La expresión de Saitama daba miedo.

- ¿Qué le hiciste?

El héroe clase S iba a responder, cuando Sonic lo interrumpió. Ya estaba harto. No sabía por qué había llevado tan lejos la jugarreta, pero sí tenía claro que no iba a aguantar ni un segundo más.

- No me hizo nada, pelado. La verdad, no sé por qué hui de él, y no sé por qué vine acá en vez de desaparecer. Debe haber sido por el dinero.

Sonic se quitó el polerón, revelando su traje negro. Una sonrisa sarcástica y relajada cruzaba su rostro. Por supuesto, era falsa. La idea de enfrentarse a Saitama y a dos héroes clase S era un gran desafío. Le excitaba y preocupaba a la vez. Su mente trazó un plan en segundos: acabar con King y el robot y huir muy, muy lejos de Saitama a toda velocidad.

- ¿Quién eres? ¿Esto significa que...? -preguntó King, con el rostro desencajado.

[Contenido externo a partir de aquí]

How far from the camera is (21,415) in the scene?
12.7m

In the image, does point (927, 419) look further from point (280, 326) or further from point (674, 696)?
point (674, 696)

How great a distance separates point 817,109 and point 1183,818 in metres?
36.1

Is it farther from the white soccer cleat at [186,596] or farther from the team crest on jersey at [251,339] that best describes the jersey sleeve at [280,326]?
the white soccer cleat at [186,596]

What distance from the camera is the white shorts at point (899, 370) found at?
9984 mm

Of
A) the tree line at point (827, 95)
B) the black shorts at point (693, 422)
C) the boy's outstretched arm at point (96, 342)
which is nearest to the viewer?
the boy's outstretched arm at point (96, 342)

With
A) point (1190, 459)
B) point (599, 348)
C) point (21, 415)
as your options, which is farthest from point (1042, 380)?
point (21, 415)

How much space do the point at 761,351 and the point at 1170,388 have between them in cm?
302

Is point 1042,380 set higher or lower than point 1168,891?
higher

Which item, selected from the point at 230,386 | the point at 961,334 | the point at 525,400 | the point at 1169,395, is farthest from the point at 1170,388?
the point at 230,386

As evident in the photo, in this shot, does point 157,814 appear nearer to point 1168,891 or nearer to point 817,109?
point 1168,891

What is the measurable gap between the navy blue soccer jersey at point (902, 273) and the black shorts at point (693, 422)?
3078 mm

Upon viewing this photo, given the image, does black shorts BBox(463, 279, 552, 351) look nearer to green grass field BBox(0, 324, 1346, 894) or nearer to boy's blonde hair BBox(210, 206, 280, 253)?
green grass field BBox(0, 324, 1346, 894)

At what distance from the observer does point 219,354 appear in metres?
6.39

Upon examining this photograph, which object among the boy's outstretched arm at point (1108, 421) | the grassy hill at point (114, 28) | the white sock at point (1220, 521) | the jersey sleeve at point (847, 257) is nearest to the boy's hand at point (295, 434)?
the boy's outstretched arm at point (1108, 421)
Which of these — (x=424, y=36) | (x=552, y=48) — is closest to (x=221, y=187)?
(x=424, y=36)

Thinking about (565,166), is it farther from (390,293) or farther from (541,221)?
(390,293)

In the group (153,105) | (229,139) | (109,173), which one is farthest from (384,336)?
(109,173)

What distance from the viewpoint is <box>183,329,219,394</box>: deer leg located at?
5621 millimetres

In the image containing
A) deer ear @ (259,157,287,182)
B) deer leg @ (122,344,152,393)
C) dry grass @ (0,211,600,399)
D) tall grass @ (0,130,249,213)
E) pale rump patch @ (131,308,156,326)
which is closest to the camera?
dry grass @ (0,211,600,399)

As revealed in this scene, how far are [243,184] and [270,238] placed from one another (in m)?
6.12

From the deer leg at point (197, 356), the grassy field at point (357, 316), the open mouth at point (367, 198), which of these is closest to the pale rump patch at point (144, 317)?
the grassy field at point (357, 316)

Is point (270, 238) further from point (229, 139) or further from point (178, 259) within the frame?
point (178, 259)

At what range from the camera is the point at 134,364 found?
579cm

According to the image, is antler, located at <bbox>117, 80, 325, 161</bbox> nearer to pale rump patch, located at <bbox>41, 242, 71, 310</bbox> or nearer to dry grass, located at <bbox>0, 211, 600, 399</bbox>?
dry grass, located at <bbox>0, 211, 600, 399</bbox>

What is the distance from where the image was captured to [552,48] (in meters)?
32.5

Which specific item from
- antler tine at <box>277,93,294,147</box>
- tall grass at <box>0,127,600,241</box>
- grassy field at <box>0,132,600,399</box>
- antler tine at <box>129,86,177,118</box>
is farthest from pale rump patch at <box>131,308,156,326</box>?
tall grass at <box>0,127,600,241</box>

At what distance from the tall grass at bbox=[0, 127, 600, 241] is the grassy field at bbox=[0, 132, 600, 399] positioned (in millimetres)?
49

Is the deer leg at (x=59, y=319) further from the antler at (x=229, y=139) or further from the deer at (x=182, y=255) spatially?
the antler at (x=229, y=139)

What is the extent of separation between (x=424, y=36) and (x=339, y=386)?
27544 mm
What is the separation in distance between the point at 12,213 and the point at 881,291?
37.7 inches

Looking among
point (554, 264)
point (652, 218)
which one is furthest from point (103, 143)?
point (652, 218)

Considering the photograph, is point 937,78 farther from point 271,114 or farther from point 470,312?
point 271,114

- Sí, héroe idiota, soy el ninja más rápido que existe y mi nombre es Velocidad del Sonido Sóni...

- ¿Eres el hermano de Sonia-san?

El ninja lo miró de hito en hito.

- No, fingí ser Sonia-san durante todo este tiempo para obtener información sobre Saitama. No tengo hermana. ¿No se nota?

- ¿O sea que...?

- Sí, sí, estuviste a punto de besar a un hombre, estúpido.

- O sea que Sonia-san no existe -terminó King, con tristeza. La cara de Saitama era de tonto. Y Genos asentía.

Sonic los observó. Al parecer, la revelación los había impactado (bueno, el robot parecía esperar algo así. Maldito mil veces). Sólo un amateur dejaría pasar esa oportunidad, así que se lanzó contra el cyborg, quien tardó unos milisegundos en darse cuenta...

... Y una mano lo tomó del traje ninja y lo detuvo.

- No en mi casa, por favor. El aseo está recién hecho.

- Oh, es verdad -contestó Sonic, y recién ahí cayó en la cuenta de que su plan había fallado.